**Exercise passage:**
# Ford 9N Choke Problem



## drps517 (Nov 10, 2010)

I have a 1940 9N, that has run like a top since I bought it last year. I use it for mowing and plowing snow. I have recently started having to use the choke so the engine will run smoothly after reaching operating temperature. Nothing lose or leaking, that I can see anyway. Any help?


----------



## Hoodoo Valley (Nov 14, 2006)

Welcome to the forum! I would think that the carb is getting out of adjustment or you have an intake leak somewhere, but there are some super savoy 9N members here that would likely shed more light on this for you. Any pictures of your mocheene?


----------



## Smarterthanfox (Apr 20, 2010)

I have had the experience that as the filter or settling bulb plugs or the fuel line gets obstructed or the carburettor with out any of these items gets grit into the jets a little choke becomes necessary to pull the gas through to keep the engine running. You can go that route until it quits and then clean it....you can also reduce plugging by cleaning additives added to the fuel. You may benefit by adding an inline fuel filter, you may have to clean out the gas tank if there is too much matter in it. What I am saying is that pulling the choke uses engine suction to take more of the gas through when enough is not making its way on its own. That means there is a definite plug in the flow that has to be removed and this problem generally slowly gets worse until the engine won''t stay running. It will soon be cleaning time I think for your machine.


----------



## rsmith335 (Jun 2, 2010)

I had a 8N that did the same thing, I found the main adjustment threads waowed out and sucking air, new carb fixed the proplem


----------



## Luedeman (Oct 2, 2013)

My 9N runs fine, except when going up or down a hill. Then occasionally the carb floods and gas pours out the carb. I have rebuilt the carb, but I suspect the float is sticking. Any suggestions?

**Excerpted records:**
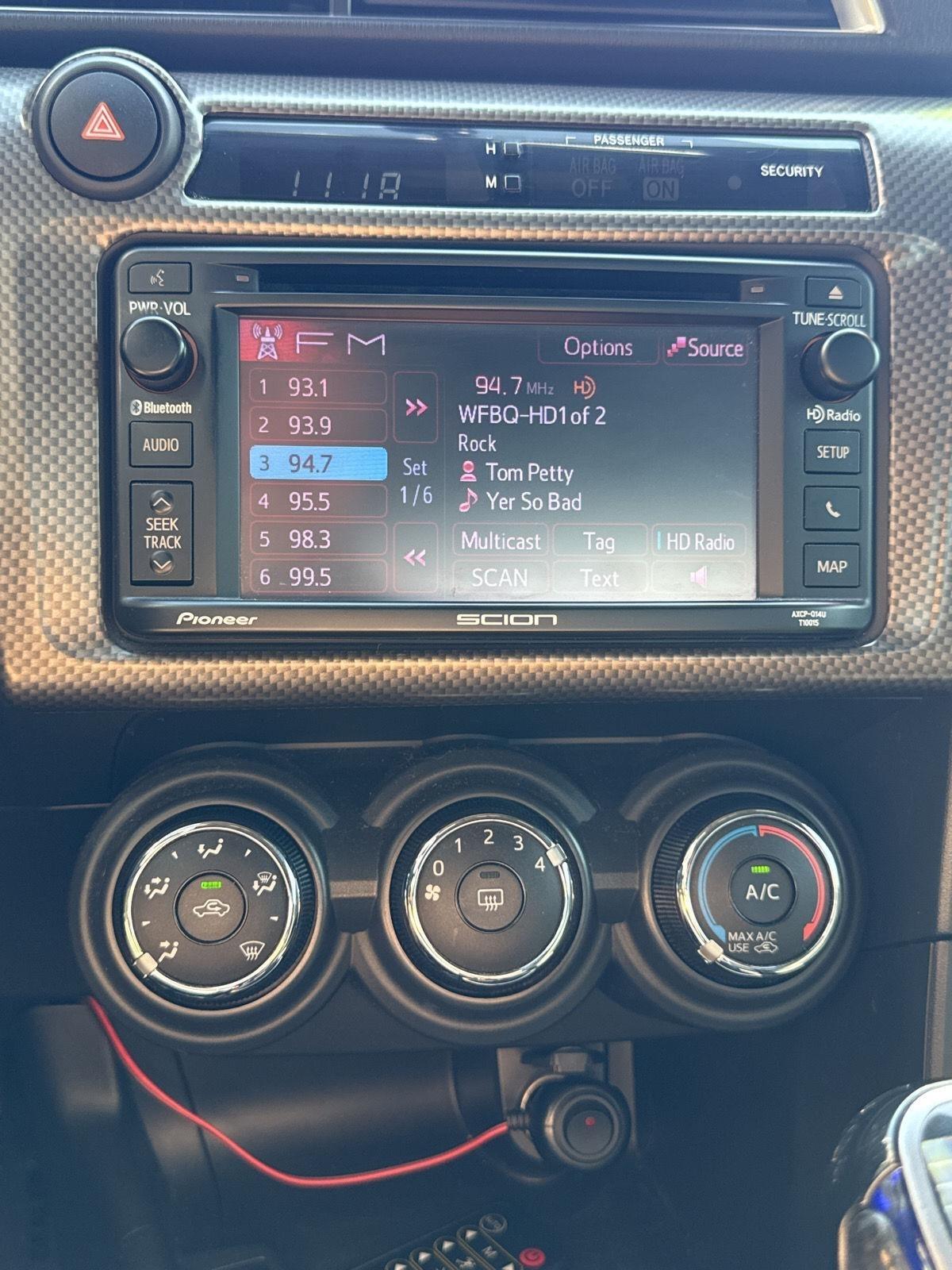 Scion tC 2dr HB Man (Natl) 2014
* * *
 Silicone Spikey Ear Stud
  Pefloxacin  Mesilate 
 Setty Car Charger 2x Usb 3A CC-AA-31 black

**Tasks for this exercise:**
1: In the Ford 9N choke forum thread, what model year is the tractor that drps517 bought last year?
2: Copy out the part of the Ford 9N choke forum thread that opens with the words containing "My 9N runs fine, except" and closes with "sticking. Any suggestions?".

**Task answers:**
1: 1940

2:
My 9N runs fine, except when going up or down a hill. Then occasionally the carb floods and gas pours out the carb. I have rebuilt the carb, but I suspect the float is sticking. Any suggestions?